Take the line that contains "In this picture, of" and every line after it in the material below, and quote them exactly.

====== PROVIDED ENTRIES ======

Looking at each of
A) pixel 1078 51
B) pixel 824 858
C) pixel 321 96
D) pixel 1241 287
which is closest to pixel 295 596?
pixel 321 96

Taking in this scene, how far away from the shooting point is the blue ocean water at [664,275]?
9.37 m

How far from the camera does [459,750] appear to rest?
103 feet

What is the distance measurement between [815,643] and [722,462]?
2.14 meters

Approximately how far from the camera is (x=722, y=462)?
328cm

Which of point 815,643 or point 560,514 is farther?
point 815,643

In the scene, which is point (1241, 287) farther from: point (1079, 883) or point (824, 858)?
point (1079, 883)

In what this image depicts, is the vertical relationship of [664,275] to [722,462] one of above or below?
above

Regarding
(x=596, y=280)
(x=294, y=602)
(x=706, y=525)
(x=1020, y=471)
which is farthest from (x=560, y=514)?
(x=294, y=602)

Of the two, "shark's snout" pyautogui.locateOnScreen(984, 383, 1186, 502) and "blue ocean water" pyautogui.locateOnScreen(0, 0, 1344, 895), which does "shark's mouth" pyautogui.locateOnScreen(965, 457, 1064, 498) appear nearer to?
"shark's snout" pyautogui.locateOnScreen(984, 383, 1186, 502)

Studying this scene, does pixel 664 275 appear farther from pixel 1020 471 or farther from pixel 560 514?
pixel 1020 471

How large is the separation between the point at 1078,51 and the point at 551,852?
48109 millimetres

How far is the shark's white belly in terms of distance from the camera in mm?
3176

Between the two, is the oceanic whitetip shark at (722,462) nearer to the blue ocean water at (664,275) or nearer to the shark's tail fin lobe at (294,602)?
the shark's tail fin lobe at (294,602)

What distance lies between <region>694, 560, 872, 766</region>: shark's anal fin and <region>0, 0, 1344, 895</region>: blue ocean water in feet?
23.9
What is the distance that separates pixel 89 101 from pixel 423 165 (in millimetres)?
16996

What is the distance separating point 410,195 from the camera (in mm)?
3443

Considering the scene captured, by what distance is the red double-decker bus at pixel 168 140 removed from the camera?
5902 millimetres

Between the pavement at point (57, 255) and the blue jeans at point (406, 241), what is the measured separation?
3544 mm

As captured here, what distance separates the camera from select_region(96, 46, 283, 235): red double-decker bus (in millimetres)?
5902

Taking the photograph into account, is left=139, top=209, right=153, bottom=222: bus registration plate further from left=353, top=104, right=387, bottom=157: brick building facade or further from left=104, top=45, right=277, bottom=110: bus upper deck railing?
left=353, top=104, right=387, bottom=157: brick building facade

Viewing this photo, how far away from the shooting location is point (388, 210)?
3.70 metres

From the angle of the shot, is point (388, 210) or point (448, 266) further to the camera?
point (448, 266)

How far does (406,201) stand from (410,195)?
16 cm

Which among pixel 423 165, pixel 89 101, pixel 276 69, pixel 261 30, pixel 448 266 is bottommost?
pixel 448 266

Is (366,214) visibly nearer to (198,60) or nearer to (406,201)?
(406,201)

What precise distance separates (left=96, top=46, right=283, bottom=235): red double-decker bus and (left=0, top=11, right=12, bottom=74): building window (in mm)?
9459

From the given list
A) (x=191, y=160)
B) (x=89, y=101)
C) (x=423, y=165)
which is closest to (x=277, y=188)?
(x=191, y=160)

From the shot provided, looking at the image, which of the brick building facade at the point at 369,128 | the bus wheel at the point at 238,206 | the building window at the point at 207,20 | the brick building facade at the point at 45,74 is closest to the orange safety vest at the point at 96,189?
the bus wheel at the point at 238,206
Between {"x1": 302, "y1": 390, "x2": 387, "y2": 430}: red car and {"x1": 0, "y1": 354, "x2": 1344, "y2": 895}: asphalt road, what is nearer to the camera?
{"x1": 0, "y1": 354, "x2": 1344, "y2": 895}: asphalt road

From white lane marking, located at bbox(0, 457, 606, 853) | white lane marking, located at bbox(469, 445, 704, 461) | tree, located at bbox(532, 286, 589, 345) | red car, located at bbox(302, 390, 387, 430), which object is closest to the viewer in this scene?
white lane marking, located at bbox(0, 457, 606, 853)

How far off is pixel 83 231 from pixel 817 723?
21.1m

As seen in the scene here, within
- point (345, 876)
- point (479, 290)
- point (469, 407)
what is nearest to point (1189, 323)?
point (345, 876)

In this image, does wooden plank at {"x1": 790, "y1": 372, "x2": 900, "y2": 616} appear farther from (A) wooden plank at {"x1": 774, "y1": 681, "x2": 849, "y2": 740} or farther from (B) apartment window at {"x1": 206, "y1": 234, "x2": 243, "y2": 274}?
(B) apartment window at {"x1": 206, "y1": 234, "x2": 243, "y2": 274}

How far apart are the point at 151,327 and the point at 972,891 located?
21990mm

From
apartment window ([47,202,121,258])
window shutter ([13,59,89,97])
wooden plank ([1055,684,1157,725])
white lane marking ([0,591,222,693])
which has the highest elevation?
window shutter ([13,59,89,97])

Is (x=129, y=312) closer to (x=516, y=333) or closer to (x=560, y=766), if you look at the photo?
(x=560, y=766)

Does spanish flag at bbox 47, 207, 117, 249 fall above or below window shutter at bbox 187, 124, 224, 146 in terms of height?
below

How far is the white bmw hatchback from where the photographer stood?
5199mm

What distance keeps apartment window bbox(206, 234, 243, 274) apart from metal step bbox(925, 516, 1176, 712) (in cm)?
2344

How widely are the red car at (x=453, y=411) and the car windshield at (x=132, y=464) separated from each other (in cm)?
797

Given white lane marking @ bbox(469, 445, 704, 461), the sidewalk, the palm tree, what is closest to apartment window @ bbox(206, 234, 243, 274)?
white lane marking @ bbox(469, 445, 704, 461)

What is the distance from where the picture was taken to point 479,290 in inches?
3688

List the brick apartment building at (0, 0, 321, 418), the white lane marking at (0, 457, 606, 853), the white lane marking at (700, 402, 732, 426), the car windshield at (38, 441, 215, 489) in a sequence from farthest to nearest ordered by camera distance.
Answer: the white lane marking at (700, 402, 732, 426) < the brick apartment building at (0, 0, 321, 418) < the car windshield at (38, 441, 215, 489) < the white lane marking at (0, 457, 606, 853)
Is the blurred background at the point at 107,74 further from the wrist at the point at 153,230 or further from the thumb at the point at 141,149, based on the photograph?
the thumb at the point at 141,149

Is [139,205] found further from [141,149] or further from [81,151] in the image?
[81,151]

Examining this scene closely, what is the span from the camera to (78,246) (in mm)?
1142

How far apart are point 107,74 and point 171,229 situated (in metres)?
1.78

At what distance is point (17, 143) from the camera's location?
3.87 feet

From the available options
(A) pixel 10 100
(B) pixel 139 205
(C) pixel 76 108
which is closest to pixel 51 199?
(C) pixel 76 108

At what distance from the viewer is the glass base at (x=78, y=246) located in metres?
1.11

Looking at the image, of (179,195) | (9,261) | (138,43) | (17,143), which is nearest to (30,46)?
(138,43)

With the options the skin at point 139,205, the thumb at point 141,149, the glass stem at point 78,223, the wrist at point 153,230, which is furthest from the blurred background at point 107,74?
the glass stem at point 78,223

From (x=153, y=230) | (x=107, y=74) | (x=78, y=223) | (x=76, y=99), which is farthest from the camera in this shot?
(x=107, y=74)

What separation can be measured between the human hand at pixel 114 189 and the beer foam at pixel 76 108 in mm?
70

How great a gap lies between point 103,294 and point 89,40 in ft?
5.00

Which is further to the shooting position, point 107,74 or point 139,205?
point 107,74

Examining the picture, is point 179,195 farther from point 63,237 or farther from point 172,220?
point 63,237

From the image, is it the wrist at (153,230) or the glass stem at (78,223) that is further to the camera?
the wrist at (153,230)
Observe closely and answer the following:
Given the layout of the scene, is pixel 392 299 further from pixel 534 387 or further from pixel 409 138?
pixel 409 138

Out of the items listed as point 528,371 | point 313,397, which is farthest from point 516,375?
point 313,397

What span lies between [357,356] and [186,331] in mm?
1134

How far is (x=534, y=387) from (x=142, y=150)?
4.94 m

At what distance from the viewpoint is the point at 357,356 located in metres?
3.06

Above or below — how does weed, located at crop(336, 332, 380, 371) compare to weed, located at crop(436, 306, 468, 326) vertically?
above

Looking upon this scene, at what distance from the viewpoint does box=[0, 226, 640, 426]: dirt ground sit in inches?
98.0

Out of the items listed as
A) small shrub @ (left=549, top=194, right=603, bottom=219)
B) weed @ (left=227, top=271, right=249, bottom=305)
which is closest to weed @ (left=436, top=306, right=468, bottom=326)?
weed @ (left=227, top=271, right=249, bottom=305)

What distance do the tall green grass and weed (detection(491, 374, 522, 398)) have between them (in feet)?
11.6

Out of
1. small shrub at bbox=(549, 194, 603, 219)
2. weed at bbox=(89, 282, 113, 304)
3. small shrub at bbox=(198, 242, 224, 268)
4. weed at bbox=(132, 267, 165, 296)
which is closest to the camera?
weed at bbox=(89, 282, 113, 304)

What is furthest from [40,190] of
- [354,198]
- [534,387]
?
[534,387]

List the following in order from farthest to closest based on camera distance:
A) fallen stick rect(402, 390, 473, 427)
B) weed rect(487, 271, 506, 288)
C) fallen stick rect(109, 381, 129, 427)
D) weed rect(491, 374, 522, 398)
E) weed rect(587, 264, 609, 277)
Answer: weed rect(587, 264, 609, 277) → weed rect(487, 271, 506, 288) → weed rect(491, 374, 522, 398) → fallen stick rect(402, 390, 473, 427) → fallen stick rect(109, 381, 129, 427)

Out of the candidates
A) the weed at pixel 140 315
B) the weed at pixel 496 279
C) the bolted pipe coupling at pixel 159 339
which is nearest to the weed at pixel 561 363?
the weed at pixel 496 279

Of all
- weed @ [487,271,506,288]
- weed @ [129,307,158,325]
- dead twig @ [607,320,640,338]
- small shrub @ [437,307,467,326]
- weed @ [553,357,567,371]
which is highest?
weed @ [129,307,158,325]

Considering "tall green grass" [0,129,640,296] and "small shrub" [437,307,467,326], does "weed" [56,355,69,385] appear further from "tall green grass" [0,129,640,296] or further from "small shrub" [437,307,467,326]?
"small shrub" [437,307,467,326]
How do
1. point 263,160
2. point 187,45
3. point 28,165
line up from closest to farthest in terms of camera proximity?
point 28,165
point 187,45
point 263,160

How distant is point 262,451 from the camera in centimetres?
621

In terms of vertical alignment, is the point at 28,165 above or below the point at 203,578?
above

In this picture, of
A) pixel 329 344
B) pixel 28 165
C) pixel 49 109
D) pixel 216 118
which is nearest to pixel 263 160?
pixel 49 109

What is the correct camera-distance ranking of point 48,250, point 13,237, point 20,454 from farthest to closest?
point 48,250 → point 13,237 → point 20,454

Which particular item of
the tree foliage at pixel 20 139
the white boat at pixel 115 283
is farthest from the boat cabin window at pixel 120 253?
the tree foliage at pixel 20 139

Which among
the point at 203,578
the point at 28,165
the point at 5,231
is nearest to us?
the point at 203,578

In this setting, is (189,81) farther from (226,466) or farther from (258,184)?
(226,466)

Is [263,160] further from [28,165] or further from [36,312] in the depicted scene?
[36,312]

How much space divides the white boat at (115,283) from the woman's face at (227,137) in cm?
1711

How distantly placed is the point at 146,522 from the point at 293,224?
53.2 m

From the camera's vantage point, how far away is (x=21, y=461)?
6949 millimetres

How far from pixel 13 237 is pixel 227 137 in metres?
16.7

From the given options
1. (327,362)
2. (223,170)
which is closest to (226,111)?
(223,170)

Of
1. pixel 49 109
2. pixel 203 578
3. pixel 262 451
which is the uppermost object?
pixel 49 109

======

**FULL SOLUTION**
In this picture, of
A) pixel 329 344
B) pixel 28 165
C) pixel 49 109
D) pixel 216 118
which is nearest to pixel 263 160?
pixel 49 109

What is the correct camera-distance ranking of point 48,250, point 13,237, point 20,454 from farthest to closest?
point 48,250 → point 13,237 → point 20,454

Which particular item of
the tree foliage at pixel 20 139
the white boat at pixel 115 283
is farthest from the boat cabin window at pixel 120 253?
the tree foliage at pixel 20 139

Which among
the point at 203,578
the point at 28,165
the point at 5,231
is nearest to us?
the point at 203,578

In this setting, is (189,81) farther from (226,466) or farther from (258,184)?
(226,466)

Is [263,160] further from [28,165] or further from [36,312] in the depicted scene?
[36,312]

How much space divides the white boat at (115,283) from the woman's face at (227,137) in cm?
1711

How distantly placed is the point at 146,522 from the point at 293,224?
53.2 m

From the camera's vantage point, how far away is (x=21, y=461)?
6949 millimetres

How far from pixel 13 237 is pixel 227 137 in metres?
16.7

From the given options
1. (327,362)
2. (223,170)
which is closest to (226,111)?
(223,170)

Of
1. pixel 49 109
2. pixel 203 578
3. pixel 262 451
which is the uppermost object?
pixel 49 109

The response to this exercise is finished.